- _Task objective_
Give the records back exactly as written, but without the images.

- _Material for this exercise_
● ● ● ●

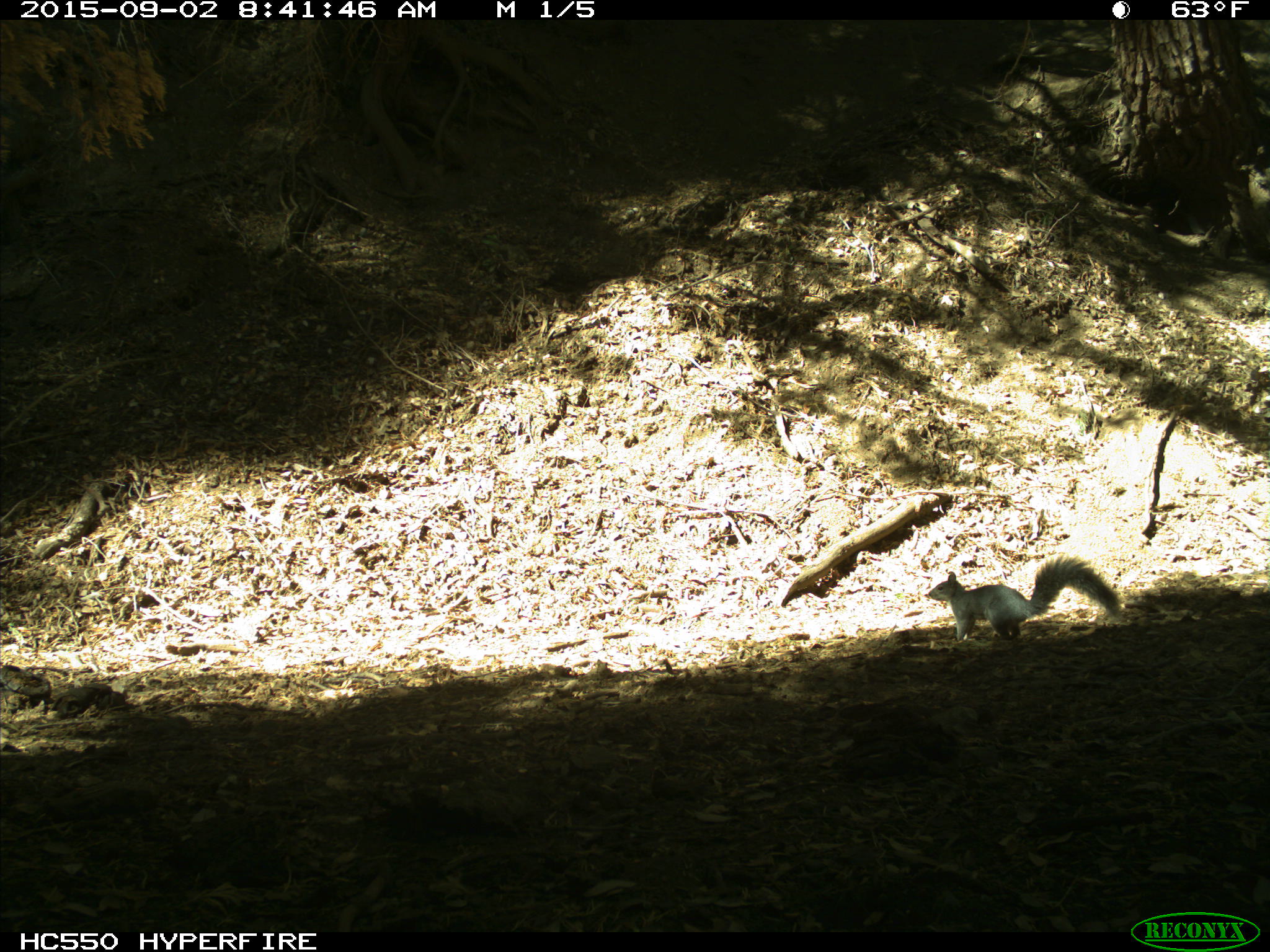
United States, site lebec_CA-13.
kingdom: Animalia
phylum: Chordata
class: Mammalia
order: Rodentia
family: Sciuridae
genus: Sciurus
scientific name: Sciurus carolinensis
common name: eastern gray squirrel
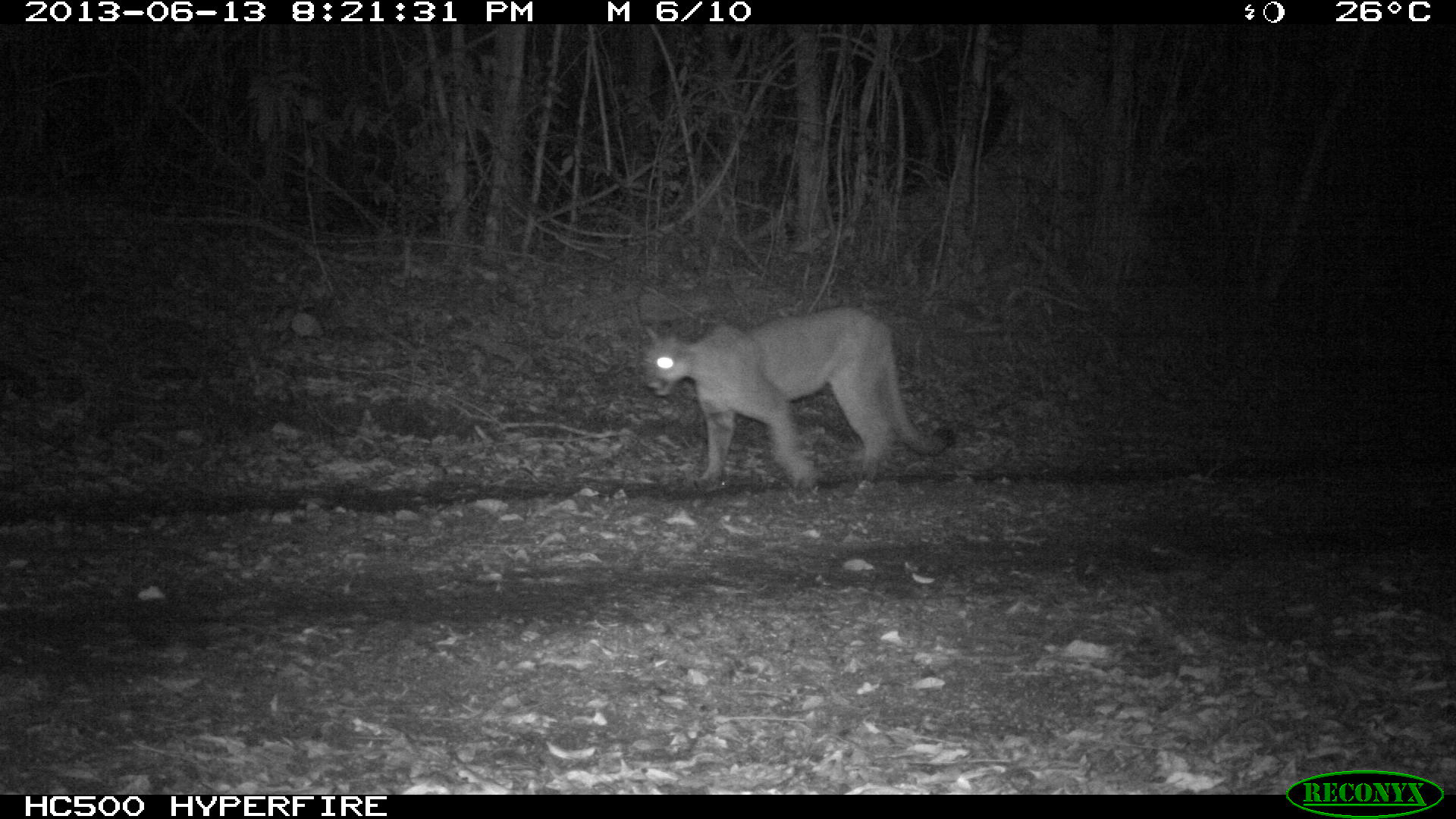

● ● ● ●

- _Answer area_
United States, site lebec_CA-13.
kingdom: Animalia
phylum: Chordata
class: Mammalia
order: Rodentia
family: Sciuridae
genus: Sciurus
scientific name: Sciurus carolinensis
common name: eastern gray squirrel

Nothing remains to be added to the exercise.